**Page excerpt**
┄┄┄┄┄┄┄┄┄┄┄┄┄┄┄┄┄┄┄┄
Indirection via the jump table increases the icache and TLB miss rate
associated with indirect calls, and according to internal benchmarking
was identified as one of the main runtime costs of CFI, contributing
around 30% of the total overhead. #145579 addressed the problem for
direct calls to jump table entries, but the indirect call overhead is
still present. This patch implements jump table relaxation, which is a
technique for opportunistically reducing the indirect call overhead.

The basic idea is to eliminate the indirection by moving function
bodies into the jump table wherever possible. This is possible in two
circumstances:

  • When the body size is at most the size of a jump table entry.
  • When the function is the last function in the jump table.

In both cases, we may move the function body into the jump table by
splitting the jump table in two, with enough space in the middle for the
function body, and placing the function there.

We leave the last function in the jump table at its original location
and place the rest of the jump table behind it. The goal of this is to
decrease the TLB miss rate, on the assumption that it is more likely
for functions with the same type (and their callees) to be in the same
page as each other than for them to be in the same page as the original
location of the jump table (typically clustered together near the end
of the binary).

Jump table relaxation was found to reduce the overhead of CFI in a large
realistic internal Google benchmark by between 0.2 and 0.5 percentage
points, or 10-25%, depending on the microarchitecture.
┄┄┄┄┄┄┄┄┄┄┄┄┄┄┄┄┄┄┄┄
**Data listing**

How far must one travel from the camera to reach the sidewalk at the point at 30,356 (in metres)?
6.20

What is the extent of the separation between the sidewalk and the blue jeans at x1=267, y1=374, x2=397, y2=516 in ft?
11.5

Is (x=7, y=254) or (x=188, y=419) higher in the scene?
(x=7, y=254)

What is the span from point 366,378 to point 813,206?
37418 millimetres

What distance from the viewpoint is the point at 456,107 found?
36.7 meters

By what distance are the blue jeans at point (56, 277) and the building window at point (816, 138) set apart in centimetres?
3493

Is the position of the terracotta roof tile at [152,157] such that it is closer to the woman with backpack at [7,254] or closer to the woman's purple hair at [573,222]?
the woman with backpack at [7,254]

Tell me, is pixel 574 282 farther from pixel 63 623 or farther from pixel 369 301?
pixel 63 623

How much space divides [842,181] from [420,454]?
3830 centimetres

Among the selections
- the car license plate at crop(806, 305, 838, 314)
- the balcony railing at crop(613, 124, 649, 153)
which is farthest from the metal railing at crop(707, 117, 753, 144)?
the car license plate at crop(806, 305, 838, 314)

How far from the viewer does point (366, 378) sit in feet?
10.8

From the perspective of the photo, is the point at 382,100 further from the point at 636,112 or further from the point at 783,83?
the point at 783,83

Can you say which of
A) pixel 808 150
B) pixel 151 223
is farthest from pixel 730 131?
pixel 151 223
┄┄┄┄┄┄┄┄┄┄┄┄┄┄┄┄┄┄┄┄
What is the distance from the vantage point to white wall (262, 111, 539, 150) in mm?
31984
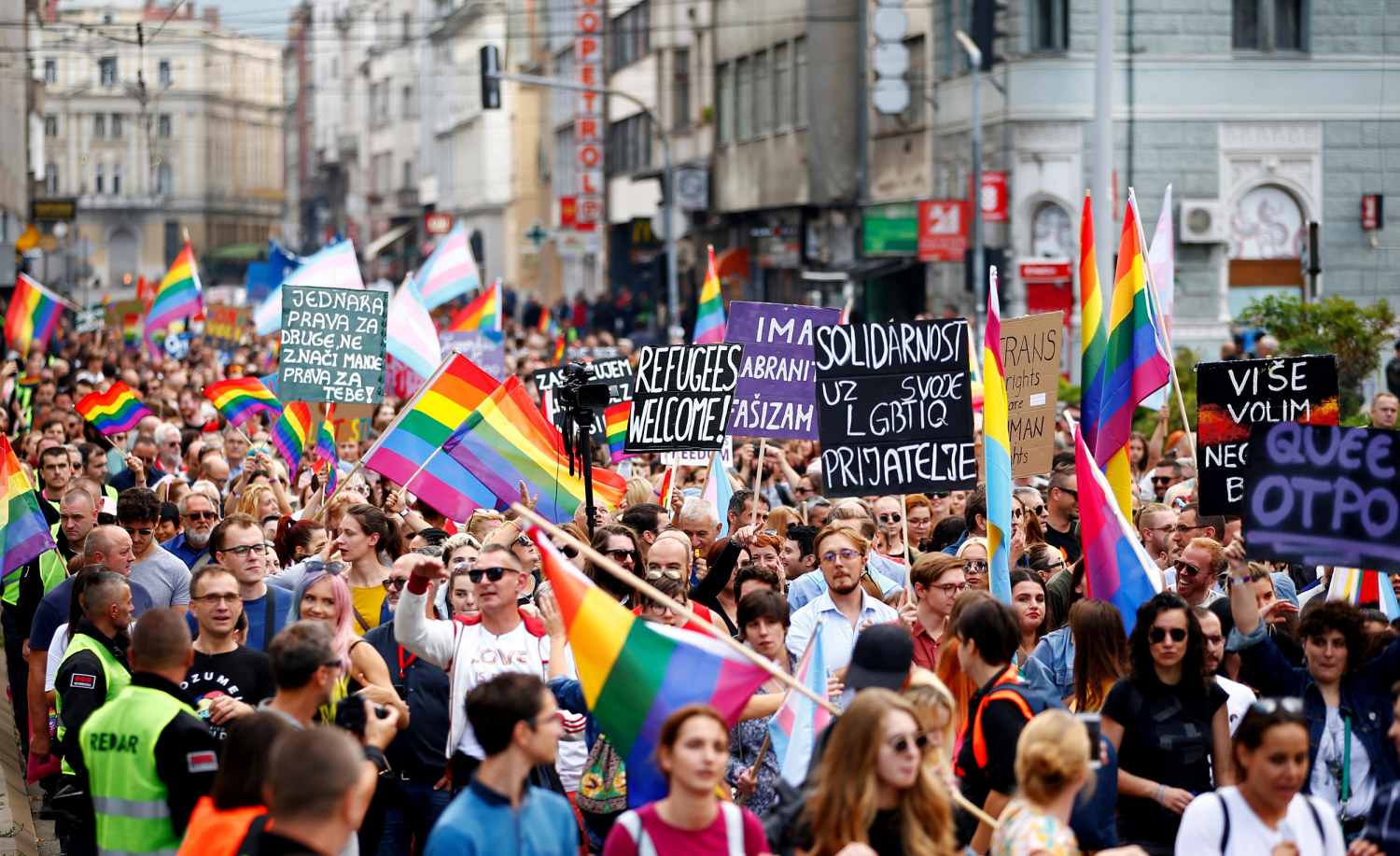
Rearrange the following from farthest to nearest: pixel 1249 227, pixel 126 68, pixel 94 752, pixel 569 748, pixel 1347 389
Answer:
┄┄┄┄┄┄┄┄┄┄┄┄┄┄┄┄┄┄┄┄
**Requirements**
Repeat verbatim the section of the jump table relaxation passage above that begins with the words "The basic idea" and stops after the words "the jump table.".

**Full response**
The basic idea is to eliminate the indirection by moving function
bodies into the jump table wherever possible. This is possible in two
circumstances:

  • When the body size is at most the size of a jump table entry.
  • When the function is the last function in the jump table.